Tasks for this exercise:
1: According to the Duluth bargaining update, about how many nurses were in the welcoming committee?
2: Carry on the Duluth bargaining update from its final sentence.

Document passage:
=== Section Start ===

Duluth Bargaining Update (June 3)

Today in our third bargaining session we greeted management with twice as many nurses as last week! Management’s reaction was to not show up on time. We had to bring our welcoming committee of nearly fifty nurses as well as family and community support to them! Our unity is showing and we need to keep it up for safe staffing and the best patient care.

Thoughts from Cindy Prout RN, MNA Chair, Saint Luke’s Hospital:

Management came in late and on the defensive and criticized our characterization of their proposals’ last week when I said they wanted nurses to be more flexible to fix their problems. This was a quote from me to what I believe was their message.  However, they did not say it wasn’t true!

For some of our staffing ratio proposals – which research has proven improves patient outcomes – they said that it was already in the staffing grid and matrix. They failed to agree to our staffing proposals today, however.

Some of the stories from the welcoming committee this morning were powerful. A .7 nurse said she had 32 hours of overtime in a pay period and she has chosen that FTE  for a reason.  Nurses are pushed to this point because we aren’t staffed to the level our patients need. The second part of the day was management explaining their process for staffing. We shared our staffing stories and felt as though they are beginning to listen to us. After today we believe the hospital may be willing to hear our stories. It is up to us now to tell them.

Thoughts from Kate Donovan, RN 7 West:

On the west side of St. Luke’s we are asked to flexible to the point where we do not have the registered nurses we need for the care our patients need and deserve. We are asked to do so much and there is no more room to give. We need specific nurse-to-patient ratios that will move us beyond providing the care we have time to give, to the care our patients need.

We have to put all of our energy into fixing staffing once and for all. It is clear that we do not agree on the way to fix our staffing with specific number of patients to a nurse. We have to show management that we are more united than ever as patient advocates for staffing levels that will allow us to be able to move forward from only providing the care we have time for to the care our patients need.

=== Section End ===

Collected data entries:
=== Section Start ===

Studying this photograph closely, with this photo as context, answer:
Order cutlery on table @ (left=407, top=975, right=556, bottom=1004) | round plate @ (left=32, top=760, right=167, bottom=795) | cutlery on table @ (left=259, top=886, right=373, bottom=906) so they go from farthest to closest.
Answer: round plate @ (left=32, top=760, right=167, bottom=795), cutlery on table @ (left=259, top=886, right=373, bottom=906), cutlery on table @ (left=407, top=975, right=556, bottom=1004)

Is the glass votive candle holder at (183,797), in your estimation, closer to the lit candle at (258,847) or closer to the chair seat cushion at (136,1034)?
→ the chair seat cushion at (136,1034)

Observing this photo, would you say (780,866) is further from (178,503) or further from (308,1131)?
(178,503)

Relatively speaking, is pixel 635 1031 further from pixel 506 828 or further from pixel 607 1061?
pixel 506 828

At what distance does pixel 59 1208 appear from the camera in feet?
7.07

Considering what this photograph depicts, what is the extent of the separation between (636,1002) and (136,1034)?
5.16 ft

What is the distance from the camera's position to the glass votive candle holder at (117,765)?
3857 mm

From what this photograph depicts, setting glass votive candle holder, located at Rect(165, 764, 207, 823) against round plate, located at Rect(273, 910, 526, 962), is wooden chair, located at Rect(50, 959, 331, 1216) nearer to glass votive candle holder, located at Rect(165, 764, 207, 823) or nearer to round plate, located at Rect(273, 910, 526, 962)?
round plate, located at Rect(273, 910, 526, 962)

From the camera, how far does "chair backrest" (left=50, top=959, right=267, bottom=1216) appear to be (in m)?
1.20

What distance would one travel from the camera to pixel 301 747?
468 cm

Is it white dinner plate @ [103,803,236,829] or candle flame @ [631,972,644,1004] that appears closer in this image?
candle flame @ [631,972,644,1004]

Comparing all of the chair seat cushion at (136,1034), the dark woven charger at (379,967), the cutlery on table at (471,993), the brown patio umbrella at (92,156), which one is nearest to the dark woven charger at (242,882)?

=== Section End ===

List of answers:
1: Nearly fifty nurses.

2:
Thoughts from Pam Hyopponen, RN, Birthing Center:

I think ratios are important because it is beyond the staffing matrix and the grid. Ratios are concrete and enforceable and we need them to make St. Luke’s a place where nurses are proud to work and where we can provide the care we know how to give when we have enough nurses. Management said we need to let  them know up the chain of command. I don’t think they are getting the point. The nurses who have tried to use the chain of command haven’t gotten a good response. Why should we have to do this every day? The whole nurse group is tired of this, and it is enough.

Management said that they really needed to hear about our issues relating to staffing. This is crucial for every nurse to give at least one story to your Contract Action Team member or negotiating team member. They need to hear our stories and we have to fill them out.

We need you at SMDC’s next bargaining session, June 10th on the 3rd floor of the Tech Center at 0830-0900 to greet management for their next bargaining session because we support one another. We are Duluth Nurses! We are united, and we came out in big numbers this morning for our negotiations today!

June 16th is the next all nurse meeting at the Labor Temple, 2002 London Road, below the Reef Bar at four different times – 0800, 1330, 1600 and 2000. Parking is available in back. This meeting is very important – we will have had three negotiation sessions and will have a very good idea which direction bargaining is headed. We have to plan our next steps. It will be exactly 14 days until our current contract expires! RSVP right here on this blog in the comments section!